“Mengakibatkan tidak terlaksananya tata kelola pengusahaan pertambangan yang baik sehingga berdampak pada kerusakan lingkungan di Provinsi Kepulauan Bangka Belitung,” ucap jaksa.
Pada kenyataannya RKAB yang disetujui tersebut hanya formalitas untuk mengakomodir pengambilan dan pengelolaan bijih timah secara ilegal dari wilayah IUP PT Timah TBK. Perusahaan pemilik IUJP yang bermitra dengan PT Timah kemudian leluasa melakukan penambangan secara ilegal dan melakukan transaksi jual beli bijih timah kepada PT Timah selaku pemegang IUP.

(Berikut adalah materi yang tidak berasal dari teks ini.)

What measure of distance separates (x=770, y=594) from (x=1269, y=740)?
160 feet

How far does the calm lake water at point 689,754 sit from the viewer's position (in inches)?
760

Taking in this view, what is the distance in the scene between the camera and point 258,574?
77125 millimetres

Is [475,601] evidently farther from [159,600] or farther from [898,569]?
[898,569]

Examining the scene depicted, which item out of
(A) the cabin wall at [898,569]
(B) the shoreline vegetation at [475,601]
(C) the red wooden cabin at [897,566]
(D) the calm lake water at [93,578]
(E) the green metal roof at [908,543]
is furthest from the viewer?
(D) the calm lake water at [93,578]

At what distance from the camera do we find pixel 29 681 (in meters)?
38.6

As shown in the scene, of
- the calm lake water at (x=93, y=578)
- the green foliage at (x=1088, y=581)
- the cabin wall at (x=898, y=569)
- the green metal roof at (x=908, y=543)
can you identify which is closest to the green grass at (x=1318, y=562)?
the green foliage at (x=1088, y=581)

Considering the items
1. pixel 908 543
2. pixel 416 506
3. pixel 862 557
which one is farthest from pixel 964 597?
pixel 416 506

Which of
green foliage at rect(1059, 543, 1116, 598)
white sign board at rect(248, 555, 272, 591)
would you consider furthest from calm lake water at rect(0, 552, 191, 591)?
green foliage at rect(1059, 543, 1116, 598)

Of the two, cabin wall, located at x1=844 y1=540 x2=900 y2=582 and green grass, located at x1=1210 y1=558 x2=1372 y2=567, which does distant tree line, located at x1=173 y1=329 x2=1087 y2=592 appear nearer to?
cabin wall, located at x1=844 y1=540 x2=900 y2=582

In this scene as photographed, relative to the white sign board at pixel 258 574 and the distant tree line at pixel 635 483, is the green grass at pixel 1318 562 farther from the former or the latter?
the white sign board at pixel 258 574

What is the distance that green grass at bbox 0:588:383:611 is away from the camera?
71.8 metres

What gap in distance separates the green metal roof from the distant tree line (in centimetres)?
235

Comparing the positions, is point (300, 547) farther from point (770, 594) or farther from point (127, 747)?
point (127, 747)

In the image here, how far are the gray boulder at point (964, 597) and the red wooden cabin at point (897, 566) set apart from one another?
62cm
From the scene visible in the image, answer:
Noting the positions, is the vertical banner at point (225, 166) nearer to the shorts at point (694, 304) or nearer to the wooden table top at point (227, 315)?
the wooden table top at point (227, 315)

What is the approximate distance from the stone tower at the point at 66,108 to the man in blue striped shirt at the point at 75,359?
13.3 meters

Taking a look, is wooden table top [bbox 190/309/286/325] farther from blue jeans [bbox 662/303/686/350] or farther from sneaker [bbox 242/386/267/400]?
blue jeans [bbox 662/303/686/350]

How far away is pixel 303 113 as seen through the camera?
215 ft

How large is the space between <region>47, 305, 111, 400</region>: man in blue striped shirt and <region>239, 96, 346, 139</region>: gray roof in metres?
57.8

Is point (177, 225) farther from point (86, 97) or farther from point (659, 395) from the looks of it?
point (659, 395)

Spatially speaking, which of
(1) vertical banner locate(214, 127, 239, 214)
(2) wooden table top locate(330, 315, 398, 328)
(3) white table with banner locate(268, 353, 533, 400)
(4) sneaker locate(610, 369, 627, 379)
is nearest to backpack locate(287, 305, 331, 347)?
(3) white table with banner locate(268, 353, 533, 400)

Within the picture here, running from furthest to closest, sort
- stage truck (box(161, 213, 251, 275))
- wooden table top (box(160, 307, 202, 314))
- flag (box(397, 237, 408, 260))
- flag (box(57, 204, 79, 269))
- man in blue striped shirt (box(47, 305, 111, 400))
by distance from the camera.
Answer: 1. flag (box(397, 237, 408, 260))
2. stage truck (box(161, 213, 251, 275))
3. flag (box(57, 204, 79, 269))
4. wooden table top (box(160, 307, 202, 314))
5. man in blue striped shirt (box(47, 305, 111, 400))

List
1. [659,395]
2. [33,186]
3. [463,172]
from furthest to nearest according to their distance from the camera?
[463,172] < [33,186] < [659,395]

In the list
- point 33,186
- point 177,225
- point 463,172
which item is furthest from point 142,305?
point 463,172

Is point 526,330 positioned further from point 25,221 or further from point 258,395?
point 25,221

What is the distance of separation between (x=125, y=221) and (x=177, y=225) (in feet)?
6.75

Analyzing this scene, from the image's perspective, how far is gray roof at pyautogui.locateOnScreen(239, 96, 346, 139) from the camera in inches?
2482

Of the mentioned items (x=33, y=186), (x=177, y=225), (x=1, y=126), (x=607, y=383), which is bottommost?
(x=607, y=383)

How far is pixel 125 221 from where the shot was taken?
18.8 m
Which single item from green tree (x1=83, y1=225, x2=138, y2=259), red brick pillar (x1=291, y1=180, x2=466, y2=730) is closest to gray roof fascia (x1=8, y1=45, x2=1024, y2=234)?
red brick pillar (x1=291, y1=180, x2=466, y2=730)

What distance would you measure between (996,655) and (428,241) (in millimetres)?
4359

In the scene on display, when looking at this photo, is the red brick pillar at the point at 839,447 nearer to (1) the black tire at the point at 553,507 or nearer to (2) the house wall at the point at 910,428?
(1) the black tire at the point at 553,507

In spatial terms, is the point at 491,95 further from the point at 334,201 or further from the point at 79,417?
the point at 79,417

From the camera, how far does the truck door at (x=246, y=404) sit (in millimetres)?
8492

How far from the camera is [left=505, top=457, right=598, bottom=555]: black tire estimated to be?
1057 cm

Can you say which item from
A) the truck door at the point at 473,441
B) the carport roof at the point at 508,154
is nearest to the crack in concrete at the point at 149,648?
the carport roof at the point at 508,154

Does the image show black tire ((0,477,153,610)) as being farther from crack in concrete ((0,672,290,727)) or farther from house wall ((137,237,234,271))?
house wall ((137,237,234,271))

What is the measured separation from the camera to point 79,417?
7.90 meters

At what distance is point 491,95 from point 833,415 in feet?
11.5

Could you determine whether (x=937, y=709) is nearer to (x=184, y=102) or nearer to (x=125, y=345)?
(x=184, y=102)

Padahal, seharusnya PT Timah tidak membeli bijih timah dari wilayah yang sudah dimiliki IUP-nya sendiri. Terlebih, jaksa menyebut Suranto menerima fasilitas berupa hotel dan transport daro PT Stanindo Inti Perkasa. Sedangkan Amir Syahbana tercatat sebagai salah satu penerima keuntungan yang besarnya mencapai Rp325,9 juta.
Suranto bersama dua pejabat ESDM lainnya Rusbani dan Amir Syahbana dituding telah melakukan pembiaran atas kegiatan penambangan illegal di Wilayah IUP PT Timah, Tbk.
Hal ini membuat para tersangka lain dalam kasus ini leluasa mengeruk timah dan menjualnya kembali ke TINS. Mereka adalah Suparta, Reza Andriansyah dan Harvey Moeis dari PT Refined Bangka Tin; Robert Indarto dari PT Sariwiguna Binasentosa; serta Tamron, Achmad Albani, Buyung, dan Hasan Tjhie dari CV Venus Inti Perkasa.
Selain itu, Suwito Gunawan dan MB Gunawan pada PT Stanindo Inti Perkasa; serta Hendry Lie, Fandy Lingga, dan Rosalina pada PT Tinindo Internusa.